02bhntn, THAT'S THE TYPE OF TIP I WAS LOOKING FOR!!!! that sounds like an excellent idea, the farmer might not like it to much but if he says anything I'll just say "How much corn would the deer I'm taking eat?" (He's family anyway so I can get around that) Anyway, that sounds like an awesome idea. I'm gonna have to try it.
#16
Join Date: Feb 2003
Location: WADSWORTH IL USA
Posts: 186
RE: What to do around standing corn?
If the Wisconsin season opens sept 18th will the corn be ready or should I use my other stand location in the pines? When does the corn die and do they eat it while it is soft or wait till it gets hard?
#17
RE: What to do around standing corn?
It really depends on where your hunting and how pressured the deer are. One thing is pretty certain, I dought I would hunt in the corn off of the ground. The bucks are likly to get down wind of you before going to the pond. They will also smell that you have been in there safe zone and abandon it except at night. Most of my hunting in Iowa or Illinois would put me on the edge of the feild. I would walk the entire perimeter of the feild the day I was going to hunt and set up on the biggest track, not the most tracks. The big bucks travel alone early in the season. Here in Wisconsin on most of the farms I hunt I would abandon the feild all together and look for where the bucks are bedding and set up near there, unless you are reasonably sure they are bedding in the feild.
#18
Dominant Buck
Join Date: Feb 2003
Location: Blossvale, New York
Posts: 21,199
RE: What to do around standing corn?
We hunt corn every year. Do what most have mentioned. They'll troll just inside the woods, around the corn in strips between woods, and spend a lot of time IN the corn. We find trails coming and going and hunt them. Look in the corners, low hidden spots, ditches cutting through the corn.. all sorts of places. Try to be in the woods the day the corn is cut. It's wild. As some one mentioned,... for the first 3 or 4 days after they cut there's tons of activity. I went out last week on a crop damage permit. I set up in a hedgerow/ditch that cut the back of a corn field off from the front. About the witching hour deer started popping up everywhere. Most came from the corn. If there are any grassy areas in the corn void of crops... they'll visit them. Your pond sounds like a winner too. I don't think I'd be stomping a farmers corn down......even a relative. They take their crops and right to quiet enjoyment seriously. Even a relative can get ticked... why bother pushing it. You don't need to.
#19
RE: What to do around standing corn?
ORIGINAL: Solax
Fieldmouse, I've tried that idea and gave it up, I am really bad at stalking and just never saw anything until it was too late.

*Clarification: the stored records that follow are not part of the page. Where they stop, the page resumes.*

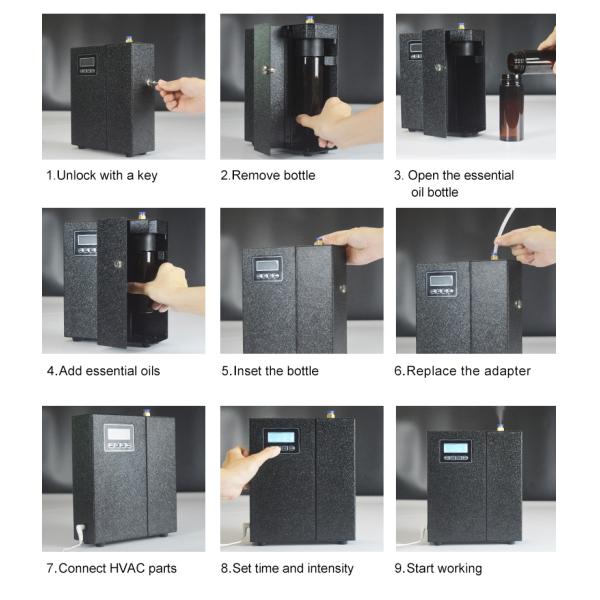 1.Unlock with a key

2.Remove bottle

3. Open the essential oil bottle

4.Add essential oils

5.Inset the bottle

6.Replace the adapter

7.Connect HVAC parts

8.Set time and intensity

9.Start working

Fieldmouse, I've tried that idea and gave it up, I am really bad at stalking and just never saw anything until it was too late.
Where I hunt the first ten rows are striped clean by the deer coming and going. A little trail won't hurt a thing.
#20
Join Date: Mar 2003
Posts: 45
RE: What to do around standing corn?
The farmer whose land I hunt on is a Dairy farmer and he does a lot of corn sileage each year. The first thing he does each fall, is take the first 5 or 6 rows off each corn field. For some reason farmers do that anyway, but this farmer, after telling him how much it boosts our success rate, makes sure he does it first thing so that we can shoot more deer. This provides a great area for them to be out and feed but also to give you more visibility and shot opportunities. This way he harvests the corn without you having to cut it down. This way everyone wins.